Copy all of the entries below word for word, with no changes of any kind.

_Task input_
##########
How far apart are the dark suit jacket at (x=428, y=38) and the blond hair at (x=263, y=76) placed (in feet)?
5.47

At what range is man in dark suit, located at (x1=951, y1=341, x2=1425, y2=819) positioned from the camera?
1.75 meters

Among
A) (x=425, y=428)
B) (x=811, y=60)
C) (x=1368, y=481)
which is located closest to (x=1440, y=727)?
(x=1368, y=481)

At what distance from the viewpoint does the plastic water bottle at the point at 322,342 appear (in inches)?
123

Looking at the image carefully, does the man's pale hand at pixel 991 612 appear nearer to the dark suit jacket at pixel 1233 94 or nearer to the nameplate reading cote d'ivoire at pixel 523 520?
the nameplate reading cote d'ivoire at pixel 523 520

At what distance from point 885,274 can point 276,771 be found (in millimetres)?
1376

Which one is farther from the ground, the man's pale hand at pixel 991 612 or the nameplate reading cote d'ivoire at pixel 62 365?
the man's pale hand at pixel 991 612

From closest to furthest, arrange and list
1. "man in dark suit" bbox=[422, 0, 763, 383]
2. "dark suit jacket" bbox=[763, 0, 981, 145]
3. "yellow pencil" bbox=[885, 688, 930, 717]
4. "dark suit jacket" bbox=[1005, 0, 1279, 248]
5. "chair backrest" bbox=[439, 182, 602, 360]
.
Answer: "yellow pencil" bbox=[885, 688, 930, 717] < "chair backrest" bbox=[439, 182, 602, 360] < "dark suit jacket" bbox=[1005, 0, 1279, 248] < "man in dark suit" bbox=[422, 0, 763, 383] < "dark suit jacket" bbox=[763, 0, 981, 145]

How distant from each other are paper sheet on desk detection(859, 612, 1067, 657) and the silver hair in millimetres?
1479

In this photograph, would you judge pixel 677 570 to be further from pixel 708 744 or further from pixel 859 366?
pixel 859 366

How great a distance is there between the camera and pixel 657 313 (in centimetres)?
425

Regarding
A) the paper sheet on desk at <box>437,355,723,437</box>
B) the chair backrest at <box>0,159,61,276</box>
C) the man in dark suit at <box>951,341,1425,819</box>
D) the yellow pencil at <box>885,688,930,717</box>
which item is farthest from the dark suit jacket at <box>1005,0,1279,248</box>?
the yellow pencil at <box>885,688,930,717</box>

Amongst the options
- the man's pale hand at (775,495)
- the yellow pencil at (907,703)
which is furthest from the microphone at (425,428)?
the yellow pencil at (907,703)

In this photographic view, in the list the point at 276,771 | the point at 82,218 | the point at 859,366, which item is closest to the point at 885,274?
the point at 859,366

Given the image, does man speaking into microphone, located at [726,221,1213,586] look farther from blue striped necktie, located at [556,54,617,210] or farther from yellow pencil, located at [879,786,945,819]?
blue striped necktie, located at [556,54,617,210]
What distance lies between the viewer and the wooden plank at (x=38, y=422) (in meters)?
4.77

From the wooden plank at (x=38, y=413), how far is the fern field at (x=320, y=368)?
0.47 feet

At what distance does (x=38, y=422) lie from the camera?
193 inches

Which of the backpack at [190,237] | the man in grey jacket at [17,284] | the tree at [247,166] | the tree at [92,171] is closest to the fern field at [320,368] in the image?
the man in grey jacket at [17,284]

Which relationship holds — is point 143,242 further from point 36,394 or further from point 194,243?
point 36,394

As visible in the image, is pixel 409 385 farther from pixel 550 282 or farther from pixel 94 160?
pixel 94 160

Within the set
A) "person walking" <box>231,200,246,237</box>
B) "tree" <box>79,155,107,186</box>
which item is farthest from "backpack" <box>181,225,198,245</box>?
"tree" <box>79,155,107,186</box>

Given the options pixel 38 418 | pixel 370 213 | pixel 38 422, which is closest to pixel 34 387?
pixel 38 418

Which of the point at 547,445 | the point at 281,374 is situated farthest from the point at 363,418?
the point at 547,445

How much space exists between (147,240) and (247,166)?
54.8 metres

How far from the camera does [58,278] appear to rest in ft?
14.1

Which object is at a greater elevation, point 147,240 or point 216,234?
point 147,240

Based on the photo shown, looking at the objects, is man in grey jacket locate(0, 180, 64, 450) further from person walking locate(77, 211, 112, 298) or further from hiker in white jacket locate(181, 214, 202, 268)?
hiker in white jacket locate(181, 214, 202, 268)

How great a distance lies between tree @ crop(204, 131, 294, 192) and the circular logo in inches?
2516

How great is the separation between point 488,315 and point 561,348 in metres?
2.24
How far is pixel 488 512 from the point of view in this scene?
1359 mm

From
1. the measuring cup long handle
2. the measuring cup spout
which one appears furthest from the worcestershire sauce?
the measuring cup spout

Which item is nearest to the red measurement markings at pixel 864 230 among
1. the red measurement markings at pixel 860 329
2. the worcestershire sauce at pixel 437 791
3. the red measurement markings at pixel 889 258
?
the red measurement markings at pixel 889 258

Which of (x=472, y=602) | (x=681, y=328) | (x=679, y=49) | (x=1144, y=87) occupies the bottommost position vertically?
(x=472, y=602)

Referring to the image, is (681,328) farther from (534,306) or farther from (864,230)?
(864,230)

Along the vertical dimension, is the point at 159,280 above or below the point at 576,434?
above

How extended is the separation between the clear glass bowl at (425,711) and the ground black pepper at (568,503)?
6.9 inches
##########
_Response_
How far apart are the dark suit jacket at (x=428, y=38) and the blond hair at (x=263, y=76) placed (in feet)?
5.47

At what range is man in dark suit, located at (x1=951, y1=341, x2=1425, y2=819) positioned from the camera?
1.75 meters

Among
A) (x=425, y=428)
B) (x=811, y=60)
C) (x=1368, y=481)
which is located closest to (x=1440, y=727)?
(x=1368, y=481)

At what distance from the viewpoint does the plastic water bottle at the point at 322,342 appear (in inches)?
123

Looking at the image carefully, does the man's pale hand at pixel 991 612 appear nearer to the dark suit jacket at pixel 1233 94 or nearer to the nameplate reading cote d'ivoire at pixel 523 520?
the nameplate reading cote d'ivoire at pixel 523 520

At what distance from point 885,274 can point 276,771 be found (in millimetres)?
1376

Which one is farther from the ground, the man's pale hand at pixel 991 612 or the nameplate reading cote d'ivoire at pixel 62 365?
the man's pale hand at pixel 991 612

From closest to furthest, arrange and list
1. "man in dark suit" bbox=[422, 0, 763, 383]
2. "dark suit jacket" bbox=[763, 0, 981, 145]
3. "yellow pencil" bbox=[885, 688, 930, 717]
4. "dark suit jacket" bbox=[1005, 0, 1279, 248]
5. "chair backrest" bbox=[439, 182, 602, 360]
.
Answer: "yellow pencil" bbox=[885, 688, 930, 717] < "chair backrest" bbox=[439, 182, 602, 360] < "dark suit jacket" bbox=[1005, 0, 1279, 248] < "man in dark suit" bbox=[422, 0, 763, 383] < "dark suit jacket" bbox=[763, 0, 981, 145]

How distant from each other are paper sheet on desk detection(859, 612, 1067, 657) and the silver hair in millimetres?
1479

In this photograph, would you judge pixel 677 570 to be further from pixel 708 744 or further from pixel 859 366?
pixel 859 366

How great a distance is there between the camera and pixel 657 313 (in centimetres)?
425

Regarding
A) the paper sheet on desk at <box>437,355,723,437</box>
B) the chair backrest at <box>0,159,61,276</box>
C) the man in dark suit at <box>951,341,1425,819</box>
D) the yellow pencil at <box>885,688,930,717</box>
which item is farthest from the dark suit jacket at <box>1005,0,1279,248</box>?
the yellow pencil at <box>885,688,930,717</box>

Amongst the options
- the man's pale hand at (775,495)
- the yellow pencil at (907,703)
which is furthest from the microphone at (425,428)?
the yellow pencil at (907,703)

In this photographic view, in the list the point at 276,771 | the point at 82,218 | the point at 859,366, which item is closest to the point at 885,274?
the point at 859,366

Given the image, does man speaking into microphone, located at [726,221,1213,586] look farther from blue striped necktie, located at [556,54,617,210] or farther from yellow pencil, located at [879,786,945,819]?
blue striped necktie, located at [556,54,617,210]
What distance lies between the viewer and the wooden plank at (x=38, y=422) (in meters)?
4.77

From the wooden plank at (x=38, y=413), how far is the fern field at (x=320, y=368)?
0.47 feet

At what distance does (x=38, y=422) lie from the camera?
193 inches

Which of the backpack at [190,237] | the man in grey jacket at [17,284] | the tree at [247,166] | the tree at [92,171] is closest to the fern field at [320,368] in the image?
the man in grey jacket at [17,284]

Which relationship holds — is point 143,242 further from point 36,394 or further from point 194,243?
point 36,394

As visible in the image, is pixel 409 385 farther from pixel 550 282 or farther from pixel 94 160?
pixel 94 160

Within the set
A) "person walking" <box>231,200,246,237</box>
B) "tree" <box>79,155,107,186</box>
which item is farthest from "backpack" <box>181,225,198,245</box>?
"tree" <box>79,155,107,186</box>

Given the options pixel 38 418 | pixel 370 213 | pixel 38 422, which is closest to pixel 34 387?
pixel 38 418

Which of the point at 547,445 | the point at 281,374 is situated farthest from the point at 363,418?
the point at 547,445

How much space exists between (147,240) and (247,166)?
54.8 metres

How far from the camera does [58,278] appear to rest in ft?
14.1

Which object is at a greater elevation, point 147,240 or point 216,234?
point 147,240

Based on the photo shown, looking at the objects, is man in grey jacket locate(0, 180, 64, 450) further from person walking locate(77, 211, 112, 298) or further from hiker in white jacket locate(181, 214, 202, 268)?
hiker in white jacket locate(181, 214, 202, 268)

How great a distance lies between tree @ crop(204, 131, 294, 192) and the circular logo in inches?
2516

How great is the separation between point 488,315 and point 561,348 in metres?
2.24
How far is pixel 488 512 from the point of view in this scene?
1359 mm

From
1. the measuring cup long handle
2. the measuring cup spout
which one appears furthest from the worcestershire sauce?
the measuring cup spout

Which item is nearest to the red measurement markings at pixel 864 230 among
1. the red measurement markings at pixel 860 329
2. the worcestershire sauce at pixel 437 791
3. the red measurement markings at pixel 889 258
?
the red measurement markings at pixel 889 258

Which of (x=472, y=602) | (x=681, y=328) | (x=679, y=49) | (x=1144, y=87) occupies the bottommost position vertically?
(x=472, y=602)

Referring to the image, is (681,328) farther from (534,306) or farther from (864,230)?
(864,230)

Along the vertical dimension, is the point at 159,280 above or below the point at 576,434?
above

How extended is the separation between the clear glass bowl at (425,711) and the ground black pepper at (568,503)?
6.9 inches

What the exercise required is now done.